*** PASSAGE FOR REVIEW ***
Tuesday, February 1, 2011

Neonatology Consult

This was a meeting with the Chief of Medicine of Neonatology and an RN coordinator/social worker.  We discussed the plan after birth and were given handouts about Aliya's condition.  We also got a tour of the NICU.  We'll be able to hold Aliya right after birth for a few minutes and then she will be taken to the UCSD NICU to stabilize her.  Once she is stable, they will send her to Rady's within a few hours.  I will be able to see her right before she leaves.  I asked if I would be able to discharge early and it sounds like I will be able to be there for her surgery.   They sounded hopeful and positive about her survival.  Today is February so we made it to February! In 2 days, I will be 34 weeks along which is a huge milestone for survival.  Now if the babies are born, they are just as likely to survive as if they were born full-term! My next goal to make is 36 weeks, because then there is a good chance Avery will not have to go to the NICU at all and be able to go home with us.  I have another dr appointment later today so will have another update then.

Wednesday, January 26, 2011

Growth scan on Jan. 24th

Basically the girls are 3 lbs 12 oz (Aliya) and 4 lbs (Avery).  Their weight has stagnated and they're below average but not where they have to deliver them or anything.  Their heartbeats are good. 
There was an issue w/ both of their placentas.  I guess the placentas are kind of "tough" where the blood isn't as flowing through as easily and there's high resistance in their umbilical arteries.  Normal is 3, theirs is 3.77, and they have to "do something" if it reaches 4.  Besides that, Aliya's other organs are formed and normal so that's good!

I am 33 weeks along today and not feeling that great.  It's just constantly uncomfortable or painful so I have to continually change positions, or I feel nauseous, or I'm having contractions, etc.  Always something! So I'm kinda cranky =/.  It's just about taking one day at a time right now.  I can't believe I will be full-term in just 3 weeks. Crazy. 

Neonatology consult tomorrow!
*** End of PASSAGE FOR REVIEW ***
_TASKS TO CARRY OUT_
a - Decide whether each statement agrees with the pregnancy blog, answering yes or no and quoting the words of the blog that settle it: (i) At the growth scan, Aliya weighed 3 lbs 12 oz. (ii) Once Aliya is stable at the UCSD NICU, she will be sent to Rady's within a few days. (iii) The resistance in the twins' umbilical arteries measured 4.
b - List every weight or resistance value that the pregnancy blog reports in its entry about the growth scan, noting what each one refers to.
c - Reproduce the part of the pregnancy blog starting at "Basically the girls" and ending at "heartbeats are good.".
These records have no connection to the pregnancy blog.
*** SOURCE INFORMATION ***
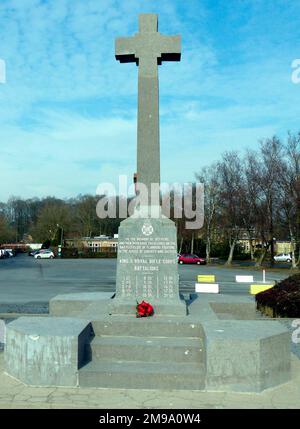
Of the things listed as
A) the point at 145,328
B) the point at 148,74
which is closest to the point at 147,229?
the point at 145,328

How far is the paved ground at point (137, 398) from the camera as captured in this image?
5.25 metres

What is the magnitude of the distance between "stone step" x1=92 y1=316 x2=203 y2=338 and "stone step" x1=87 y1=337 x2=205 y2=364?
17.2 inches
*** End of SOURCE INFORMATION ***
_OUTPUTS BY TASK_
a -
(i) Yes: "Basically the girls are 3 lbs 12 oz (Aliya) and 4 lbs (Avery)."
(ii) No: "Once she is stable, they will send her to Rady's within a few hours."
(iii) No: "Normal is 3, theirs is 3.77, and they have to "do something" if it reaches 4."

b -
- 3 lbs 12 oz: Aliya's weight
- 4 lbs: Avery's weight
- 3: normal resistance in the umbilical arteries
- 3.77: the twins' resistance
- 4: the level at which they have to "do something"

c -
Basically the girls are 3 lbs 12 oz (Aliya) and 4 lbs (Avery).  Their weight has stagnated and they're below average but not where they have to deliver them or anything.  Their heartbeats are good.